Een partij die het niet eens is met deze uitspraak, kan een hogerberoepschrift sturen naar de Afdeling bestuursrechtspraak van de Raad van State waarin wordt uitgelegd waarom deze partij het niet eens is met deze uitspraak. Het hogerberoepschrift moet worden ingediend binnen zes weken na de dag waarop deze uitspraak is verzonden. Kan de indiener de behandeling van het hoger beroep niet afwachten, omdat de zaak spoed heeft, dan kan de indiener de voorzieningenrechter van de Afdeling bestuursrechtspraak van de Raad van State vragen om een voorlopige voorziening (een tijdelijke maatregel) te treffen.
BIJLAGE

Huisvestingswet

Artikel 21
1. Het is verboden om een woonruimte, behorend tot een met het oog op het behoud of de samenstelling van de woonruimtevoorraad door de gemeenteraad in de huisvestingsverordening aangewezen categorie woonruimte en die gelegen is in een in de huisvestingsverordening aangewezen gebied, zonder vergunning van burgemeester en wethouders:
a. a) anders dan ten behoeve van de bewoning of het gebruik als kantoor of praktijkruimte door de eigenaar aan de bestemming tot bewoning te onttrekken of onttrokken te houden;
b) anders dan ten behoeve van de bewoning of het gebruik als kantoor of praktijkruimte door de eigenaar met andere woonruimte samen te voegen of samengevoegd te houden;
c) van zelfstandige in onzelfstandige woonruimte om te zetten of omgezet te houden;
d) tot twee of meer woonruimten te verbouwen of in die verbouwde staat te houden.

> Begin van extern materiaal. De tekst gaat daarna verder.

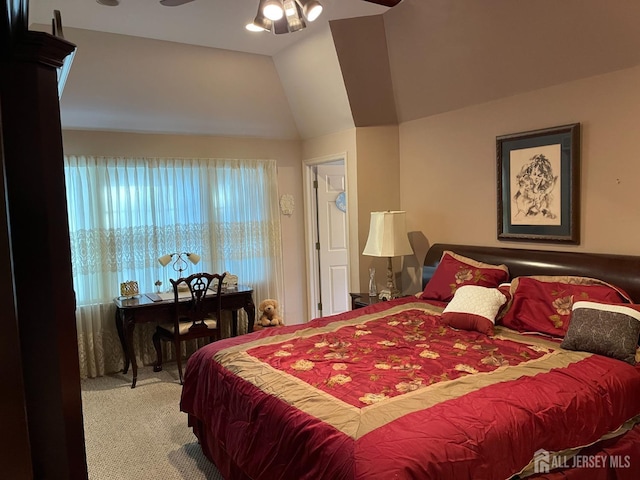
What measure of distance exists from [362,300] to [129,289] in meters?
2.23

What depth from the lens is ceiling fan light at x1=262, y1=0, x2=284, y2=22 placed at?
7.57ft

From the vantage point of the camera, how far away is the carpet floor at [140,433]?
2830 mm

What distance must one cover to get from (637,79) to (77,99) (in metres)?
4.23

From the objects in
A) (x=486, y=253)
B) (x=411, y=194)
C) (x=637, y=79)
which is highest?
(x=637, y=79)

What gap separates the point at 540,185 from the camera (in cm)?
341

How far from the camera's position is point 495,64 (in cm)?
341

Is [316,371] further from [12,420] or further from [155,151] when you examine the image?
[155,151]

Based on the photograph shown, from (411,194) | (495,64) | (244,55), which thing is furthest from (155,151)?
(495,64)

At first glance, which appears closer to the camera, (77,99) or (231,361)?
(231,361)

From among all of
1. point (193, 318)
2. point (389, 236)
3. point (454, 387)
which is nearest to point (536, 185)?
point (389, 236)

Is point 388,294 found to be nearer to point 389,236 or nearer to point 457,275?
point 389,236

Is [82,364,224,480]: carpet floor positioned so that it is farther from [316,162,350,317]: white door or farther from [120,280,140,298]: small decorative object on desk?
[316,162,350,317]: white door

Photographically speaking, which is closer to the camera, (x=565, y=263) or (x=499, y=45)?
(x=565, y=263)

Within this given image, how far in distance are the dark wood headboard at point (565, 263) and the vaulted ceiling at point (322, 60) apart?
1199mm
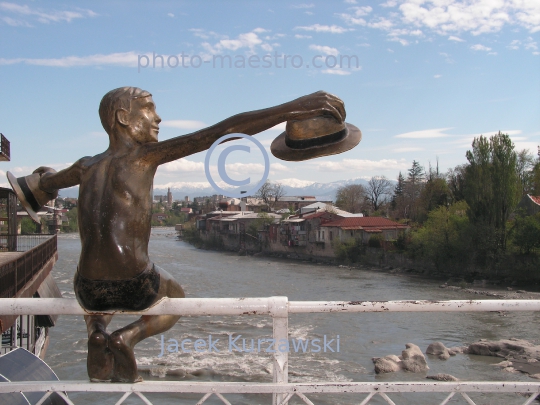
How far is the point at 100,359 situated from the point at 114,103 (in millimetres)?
1140

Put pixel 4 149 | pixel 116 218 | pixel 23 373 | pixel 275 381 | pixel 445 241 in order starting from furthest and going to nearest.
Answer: pixel 445 241
pixel 4 149
pixel 23 373
pixel 116 218
pixel 275 381

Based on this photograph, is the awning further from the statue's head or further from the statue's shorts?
the statue's head

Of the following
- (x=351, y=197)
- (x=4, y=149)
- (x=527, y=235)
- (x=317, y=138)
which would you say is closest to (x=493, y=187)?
(x=527, y=235)

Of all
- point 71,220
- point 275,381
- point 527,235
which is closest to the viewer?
point 275,381

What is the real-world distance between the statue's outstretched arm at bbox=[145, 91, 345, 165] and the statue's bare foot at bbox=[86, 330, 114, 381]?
85 cm

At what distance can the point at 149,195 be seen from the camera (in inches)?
94.2

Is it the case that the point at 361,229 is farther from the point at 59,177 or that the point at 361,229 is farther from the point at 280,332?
the point at 280,332

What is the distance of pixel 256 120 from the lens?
232 cm

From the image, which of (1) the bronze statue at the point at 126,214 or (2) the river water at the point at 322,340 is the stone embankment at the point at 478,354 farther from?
(1) the bronze statue at the point at 126,214

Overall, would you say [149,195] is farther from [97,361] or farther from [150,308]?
[97,361]

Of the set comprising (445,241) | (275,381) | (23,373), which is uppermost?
(275,381)

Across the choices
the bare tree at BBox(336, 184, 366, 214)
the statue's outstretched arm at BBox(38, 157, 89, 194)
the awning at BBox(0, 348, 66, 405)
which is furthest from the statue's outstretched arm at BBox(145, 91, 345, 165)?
the bare tree at BBox(336, 184, 366, 214)

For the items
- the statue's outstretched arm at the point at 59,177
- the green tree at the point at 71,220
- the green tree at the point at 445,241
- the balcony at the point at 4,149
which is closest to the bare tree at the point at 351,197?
the green tree at the point at 445,241

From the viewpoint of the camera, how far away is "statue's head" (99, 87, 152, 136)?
245 centimetres
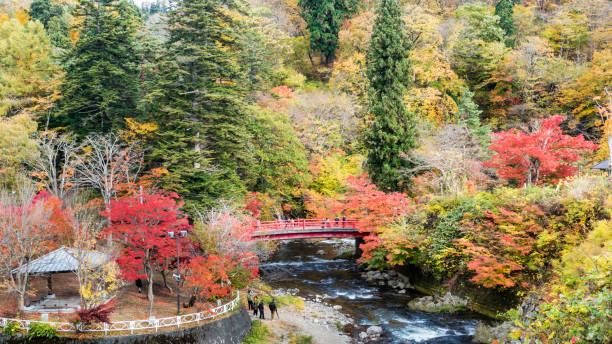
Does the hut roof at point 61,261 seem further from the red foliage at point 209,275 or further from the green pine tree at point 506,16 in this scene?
the green pine tree at point 506,16

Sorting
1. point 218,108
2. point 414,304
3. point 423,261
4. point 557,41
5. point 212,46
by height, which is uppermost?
point 557,41

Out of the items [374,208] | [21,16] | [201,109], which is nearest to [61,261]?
[201,109]

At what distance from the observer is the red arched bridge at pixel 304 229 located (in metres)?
32.9

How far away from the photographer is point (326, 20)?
188ft

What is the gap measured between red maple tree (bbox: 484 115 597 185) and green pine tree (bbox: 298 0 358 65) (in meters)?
33.1

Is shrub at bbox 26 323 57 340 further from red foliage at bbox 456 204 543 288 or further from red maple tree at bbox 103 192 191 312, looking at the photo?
red foliage at bbox 456 204 543 288

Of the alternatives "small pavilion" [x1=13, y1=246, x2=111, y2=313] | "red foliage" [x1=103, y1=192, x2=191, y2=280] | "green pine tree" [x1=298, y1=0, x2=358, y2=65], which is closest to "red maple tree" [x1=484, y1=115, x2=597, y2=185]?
"red foliage" [x1=103, y1=192, x2=191, y2=280]

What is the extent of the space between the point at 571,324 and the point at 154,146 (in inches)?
1110

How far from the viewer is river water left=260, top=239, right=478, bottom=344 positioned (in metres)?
23.0

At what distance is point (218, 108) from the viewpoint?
31516 mm

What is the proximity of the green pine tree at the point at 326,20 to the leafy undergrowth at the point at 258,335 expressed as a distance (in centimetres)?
4249

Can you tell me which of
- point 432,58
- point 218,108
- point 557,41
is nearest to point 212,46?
point 218,108

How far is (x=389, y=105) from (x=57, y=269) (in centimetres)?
2650

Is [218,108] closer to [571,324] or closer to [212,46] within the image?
[212,46]
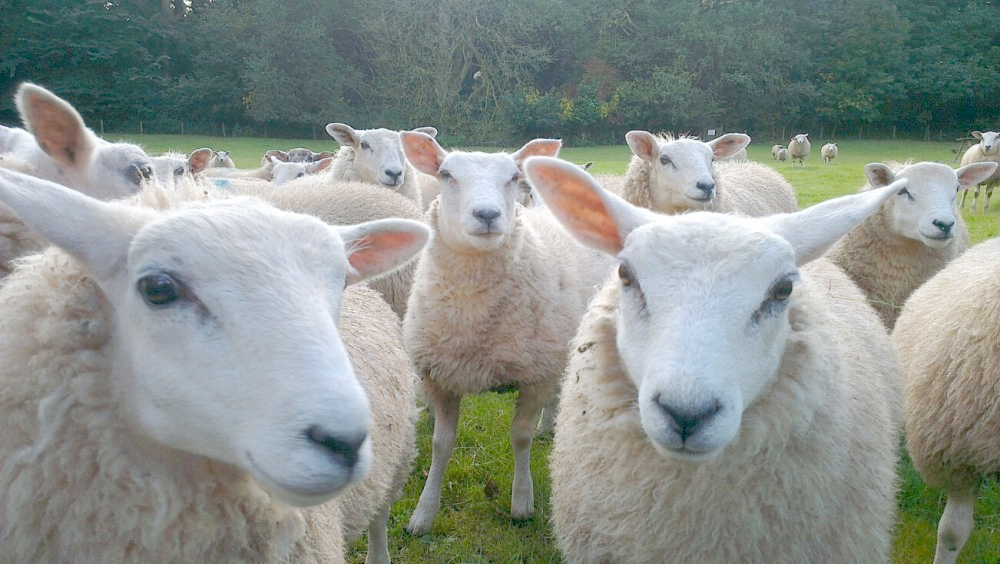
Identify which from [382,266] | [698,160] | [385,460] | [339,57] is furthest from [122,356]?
[339,57]

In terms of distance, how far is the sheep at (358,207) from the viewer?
505cm

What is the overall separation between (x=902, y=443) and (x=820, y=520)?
2.72 meters

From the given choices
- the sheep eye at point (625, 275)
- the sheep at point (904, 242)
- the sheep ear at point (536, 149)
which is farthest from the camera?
the sheep at point (904, 242)

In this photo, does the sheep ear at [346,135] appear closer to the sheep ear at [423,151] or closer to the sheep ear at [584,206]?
the sheep ear at [423,151]

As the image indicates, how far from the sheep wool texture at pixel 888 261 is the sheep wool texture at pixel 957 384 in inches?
58.7

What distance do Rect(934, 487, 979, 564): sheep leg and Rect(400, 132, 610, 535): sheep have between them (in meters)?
1.98

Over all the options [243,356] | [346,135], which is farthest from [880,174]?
[243,356]

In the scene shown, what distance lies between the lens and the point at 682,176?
19.2 feet

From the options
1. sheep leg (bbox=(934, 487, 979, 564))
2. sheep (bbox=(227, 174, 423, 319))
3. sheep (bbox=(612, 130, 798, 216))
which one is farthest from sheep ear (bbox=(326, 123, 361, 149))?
sheep leg (bbox=(934, 487, 979, 564))

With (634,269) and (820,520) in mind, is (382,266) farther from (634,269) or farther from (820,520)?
(820,520)

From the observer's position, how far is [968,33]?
1703 inches

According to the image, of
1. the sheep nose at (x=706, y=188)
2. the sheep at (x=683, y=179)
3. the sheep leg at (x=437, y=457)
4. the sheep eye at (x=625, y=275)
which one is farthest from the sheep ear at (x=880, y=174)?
the sheep eye at (x=625, y=275)

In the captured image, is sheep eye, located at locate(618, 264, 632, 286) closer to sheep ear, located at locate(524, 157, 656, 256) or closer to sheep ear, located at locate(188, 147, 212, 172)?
sheep ear, located at locate(524, 157, 656, 256)

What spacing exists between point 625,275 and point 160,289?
4.35 feet
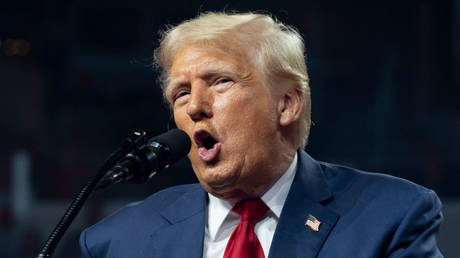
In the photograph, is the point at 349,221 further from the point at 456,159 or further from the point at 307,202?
the point at 456,159

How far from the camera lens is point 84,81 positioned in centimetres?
332

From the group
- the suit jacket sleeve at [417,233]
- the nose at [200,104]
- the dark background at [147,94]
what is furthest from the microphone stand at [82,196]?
the dark background at [147,94]

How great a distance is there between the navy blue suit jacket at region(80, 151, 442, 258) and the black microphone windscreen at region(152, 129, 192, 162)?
0.40m

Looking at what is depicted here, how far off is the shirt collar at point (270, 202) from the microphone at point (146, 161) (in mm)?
446

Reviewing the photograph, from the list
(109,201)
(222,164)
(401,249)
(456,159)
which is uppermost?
(222,164)

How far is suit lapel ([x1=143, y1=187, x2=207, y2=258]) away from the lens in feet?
5.30

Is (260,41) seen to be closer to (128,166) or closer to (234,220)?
(234,220)

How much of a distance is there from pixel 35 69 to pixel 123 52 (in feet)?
1.64

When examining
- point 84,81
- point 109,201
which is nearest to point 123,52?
point 84,81

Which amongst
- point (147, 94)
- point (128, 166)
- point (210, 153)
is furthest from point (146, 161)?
point (147, 94)

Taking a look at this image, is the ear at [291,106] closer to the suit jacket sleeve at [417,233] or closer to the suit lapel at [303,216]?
the suit lapel at [303,216]

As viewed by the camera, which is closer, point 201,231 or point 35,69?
point 201,231

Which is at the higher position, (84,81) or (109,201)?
(84,81)

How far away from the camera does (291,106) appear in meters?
1.65
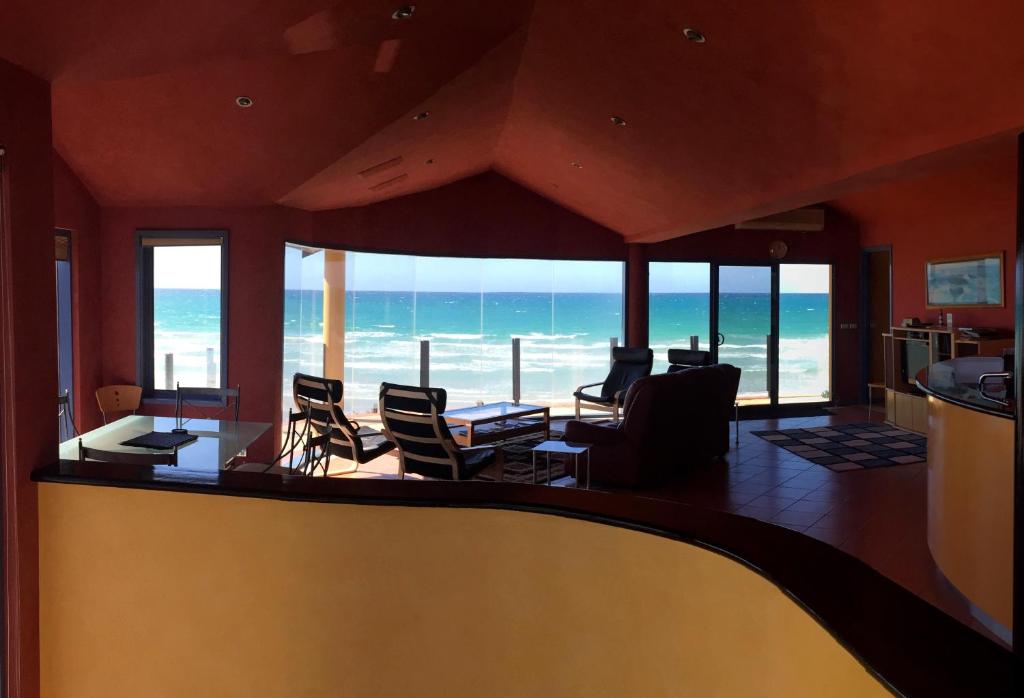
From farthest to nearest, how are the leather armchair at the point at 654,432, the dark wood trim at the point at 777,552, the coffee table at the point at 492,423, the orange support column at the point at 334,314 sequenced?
the orange support column at the point at 334,314 < the coffee table at the point at 492,423 < the leather armchair at the point at 654,432 < the dark wood trim at the point at 777,552

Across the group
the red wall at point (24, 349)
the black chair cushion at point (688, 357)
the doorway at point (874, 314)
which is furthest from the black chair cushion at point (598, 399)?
the red wall at point (24, 349)

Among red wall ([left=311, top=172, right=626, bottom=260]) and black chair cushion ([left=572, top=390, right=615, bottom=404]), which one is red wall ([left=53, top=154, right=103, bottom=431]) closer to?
red wall ([left=311, top=172, right=626, bottom=260])

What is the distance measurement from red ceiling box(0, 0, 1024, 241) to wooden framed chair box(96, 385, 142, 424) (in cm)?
154

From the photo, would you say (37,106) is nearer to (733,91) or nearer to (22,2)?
(22,2)

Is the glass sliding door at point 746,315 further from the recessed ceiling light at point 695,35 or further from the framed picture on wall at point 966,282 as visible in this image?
the recessed ceiling light at point 695,35

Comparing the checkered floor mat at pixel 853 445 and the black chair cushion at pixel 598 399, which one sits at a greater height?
the black chair cushion at pixel 598 399

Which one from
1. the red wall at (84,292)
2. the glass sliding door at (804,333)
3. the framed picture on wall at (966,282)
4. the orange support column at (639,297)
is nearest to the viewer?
the red wall at (84,292)

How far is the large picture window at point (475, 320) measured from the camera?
9203 millimetres

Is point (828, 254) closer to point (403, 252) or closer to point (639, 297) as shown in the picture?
point (639, 297)

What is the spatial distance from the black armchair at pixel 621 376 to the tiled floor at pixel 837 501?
59.5 inches

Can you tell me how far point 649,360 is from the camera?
8.62m

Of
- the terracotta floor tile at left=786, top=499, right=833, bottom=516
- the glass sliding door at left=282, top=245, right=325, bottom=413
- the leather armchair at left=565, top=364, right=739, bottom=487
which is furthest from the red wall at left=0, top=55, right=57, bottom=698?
the terracotta floor tile at left=786, top=499, right=833, bottom=516

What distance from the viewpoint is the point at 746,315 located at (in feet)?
32.2

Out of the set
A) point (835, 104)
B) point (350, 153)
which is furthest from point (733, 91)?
point (350, 153)
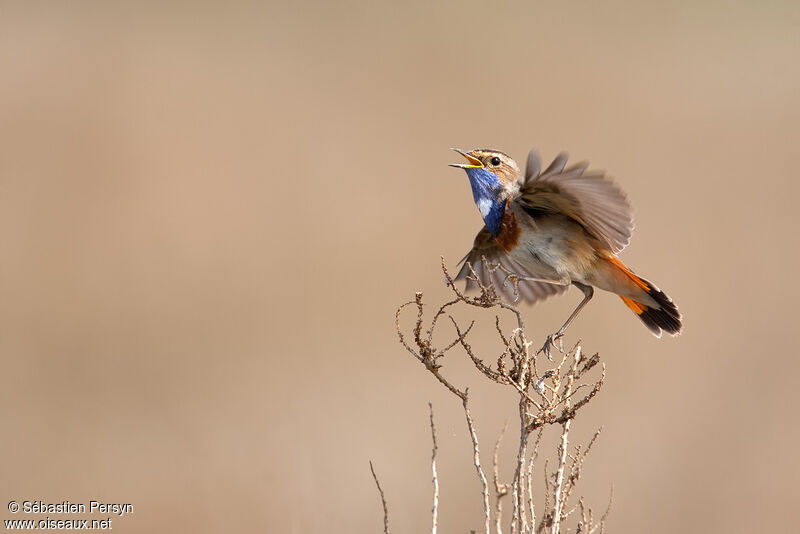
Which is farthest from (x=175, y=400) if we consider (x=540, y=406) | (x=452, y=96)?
(x=452, y=96)

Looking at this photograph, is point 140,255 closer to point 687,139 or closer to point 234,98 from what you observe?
point 234,98

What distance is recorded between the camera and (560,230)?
5.45 metres

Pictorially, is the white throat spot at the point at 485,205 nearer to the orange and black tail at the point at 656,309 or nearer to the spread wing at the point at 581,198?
the spread wing at the point at 581,198

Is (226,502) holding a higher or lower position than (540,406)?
higher

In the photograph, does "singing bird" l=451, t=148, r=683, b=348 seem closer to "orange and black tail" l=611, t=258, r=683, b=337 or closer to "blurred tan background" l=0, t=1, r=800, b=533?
"orange and black tail" l=611, t=258, r=683, b=337

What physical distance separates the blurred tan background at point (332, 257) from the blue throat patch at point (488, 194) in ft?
10.6

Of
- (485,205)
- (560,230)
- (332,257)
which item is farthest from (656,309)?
(332,257)

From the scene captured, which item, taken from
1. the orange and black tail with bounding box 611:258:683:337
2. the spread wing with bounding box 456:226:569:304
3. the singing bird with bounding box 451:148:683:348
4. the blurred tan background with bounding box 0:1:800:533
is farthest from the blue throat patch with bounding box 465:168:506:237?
the blurred tan background with bounding box 0:1:800:533

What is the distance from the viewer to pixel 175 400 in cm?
1005

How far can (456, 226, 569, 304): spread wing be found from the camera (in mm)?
5836

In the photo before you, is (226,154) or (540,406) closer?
(540,406)

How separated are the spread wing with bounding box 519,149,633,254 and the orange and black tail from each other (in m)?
0.20

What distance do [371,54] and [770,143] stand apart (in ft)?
23.1

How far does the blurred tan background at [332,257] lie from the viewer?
922 centimetres
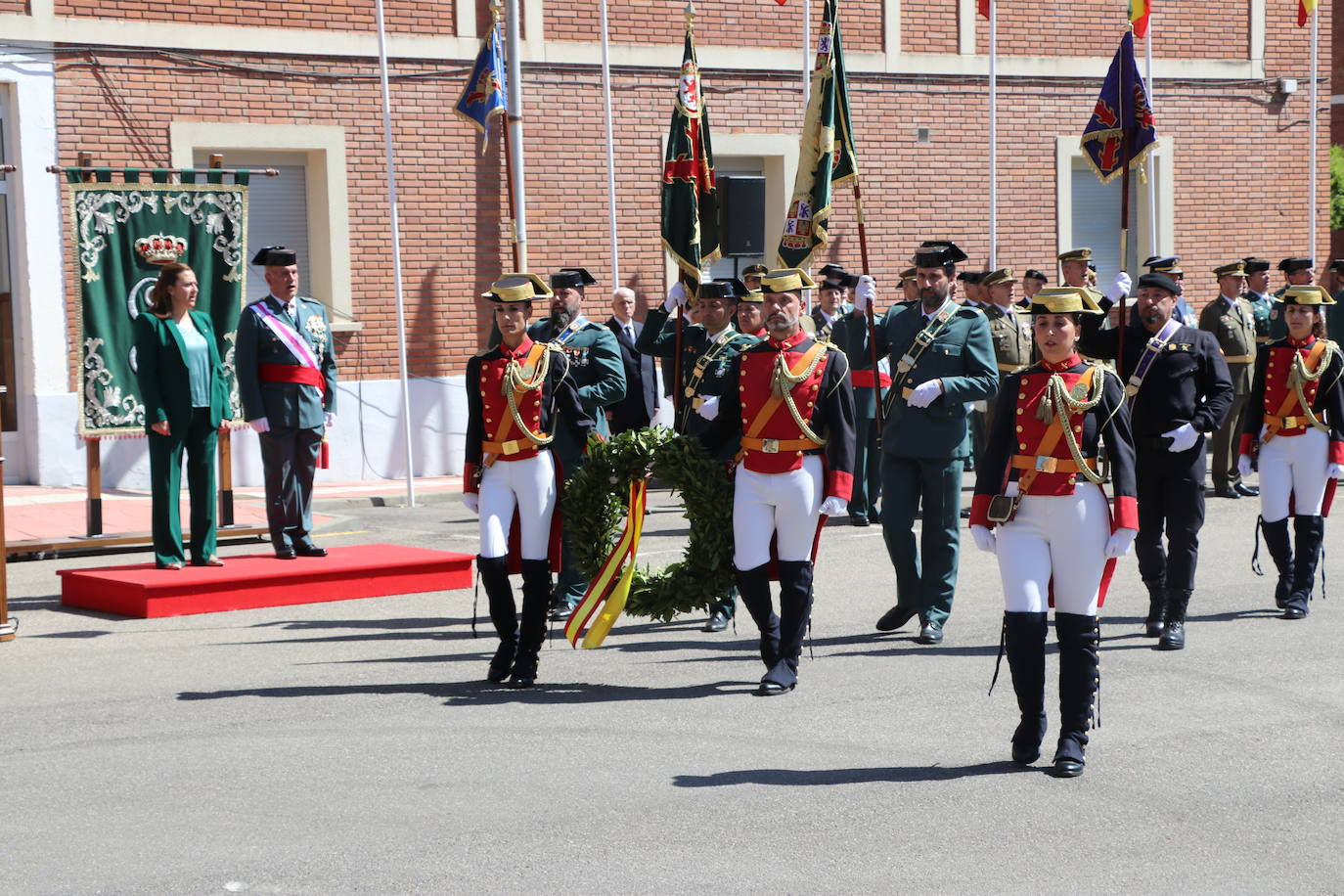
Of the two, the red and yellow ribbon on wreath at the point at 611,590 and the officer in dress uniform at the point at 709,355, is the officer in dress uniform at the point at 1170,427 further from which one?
the red and yellow ribbon on wreath at the point at 611,590

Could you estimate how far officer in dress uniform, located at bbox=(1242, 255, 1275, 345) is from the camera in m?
18.0

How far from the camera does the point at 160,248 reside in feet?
42.7

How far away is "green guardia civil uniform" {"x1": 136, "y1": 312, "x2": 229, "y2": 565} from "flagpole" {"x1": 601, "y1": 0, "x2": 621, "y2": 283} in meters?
8.68

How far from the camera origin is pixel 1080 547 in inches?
265

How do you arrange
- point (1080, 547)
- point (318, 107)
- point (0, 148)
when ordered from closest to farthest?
1. point (1080, 547)
2. point (0, 148)
3. point (318, 107)

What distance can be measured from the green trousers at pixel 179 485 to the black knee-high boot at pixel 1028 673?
594 centimetres

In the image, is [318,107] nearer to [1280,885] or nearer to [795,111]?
[795,111]

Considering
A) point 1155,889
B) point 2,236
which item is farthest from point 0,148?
point 1155,889

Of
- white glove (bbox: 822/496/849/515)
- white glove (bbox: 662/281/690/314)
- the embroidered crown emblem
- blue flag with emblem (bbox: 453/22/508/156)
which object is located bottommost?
white glove (bbox: 822/496/849/515)

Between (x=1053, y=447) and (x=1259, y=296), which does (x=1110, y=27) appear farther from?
(x=1053, y=447)

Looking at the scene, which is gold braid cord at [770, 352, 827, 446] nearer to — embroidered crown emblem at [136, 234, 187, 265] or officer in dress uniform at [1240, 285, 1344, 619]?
officer in dress uniform at [1240, 285, 1344, 619]

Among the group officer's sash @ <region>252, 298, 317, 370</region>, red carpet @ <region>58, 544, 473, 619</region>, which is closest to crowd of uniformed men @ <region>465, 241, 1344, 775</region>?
red carpet @ <region>58, 544, 473, 619</region>

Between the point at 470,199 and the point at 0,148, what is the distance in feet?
15.6

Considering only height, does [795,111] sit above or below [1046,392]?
above
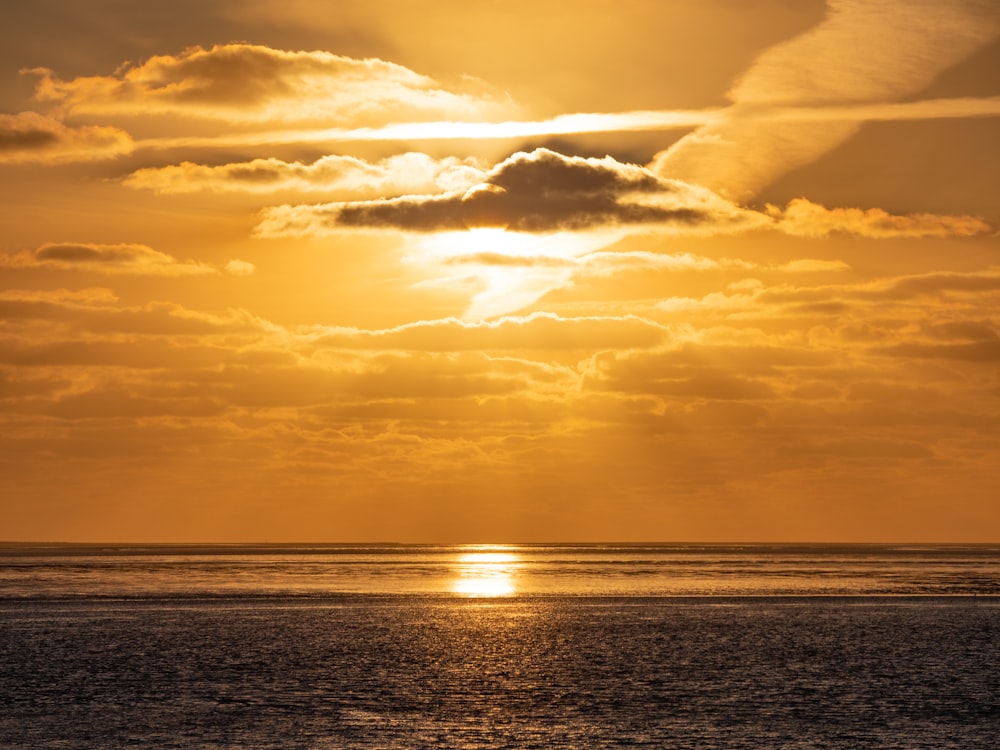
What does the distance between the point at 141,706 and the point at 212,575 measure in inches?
4809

Huisvestingsverordening Den Haag 2019

Artikel 5:1 Woonruimten met een vergunningplicht voor onttrekking, omzetting of woningvorming
1. Artikel 21 van de Huisvestingswet 2014 is van toepassing op alle zelfstandige woonruimten behorend tot een gebouw gelegen in alle wijken van Den Haag.
2. Artikel 21 van de Huisvestingswet 2014 is niet van toepassing op woonruimten van woningcorporaties gelegen in een actiegebied.
Artikel 5:2 Vergunningplicht onttrekking, omzetting of woningvorming
De in artikel 5:1 genoemde woonruimten mogen niet zonder vergunning:
a. anders dan voor bewoning of het gebruik als kantoor of praktijkruimte door de eigenaar geheel of gedeeltelijk aan de bestemming tot (permanente) bewoning worden onttrokken;
b. van zelfstandige in onzelfstandige woonruimte voor drie of meer personen worden omgezet;
c. worden verbouwd tot twee of meer zelfstandige woonruimten;
d. vervallen.

Voetnoten

1.Zie bijvoorbeeld de uitspraak van de Afdeling bestuursrechtspraak van de Raad van State (hierna: de Afdeling) van 29 mei 2019, ECLI:NL:RVS:2019:1694.
2.Zie bijvoorbeeld de uitspraak van de Afdeling van 29 mei 2019, ECLI:NL:RVS:2019:1694.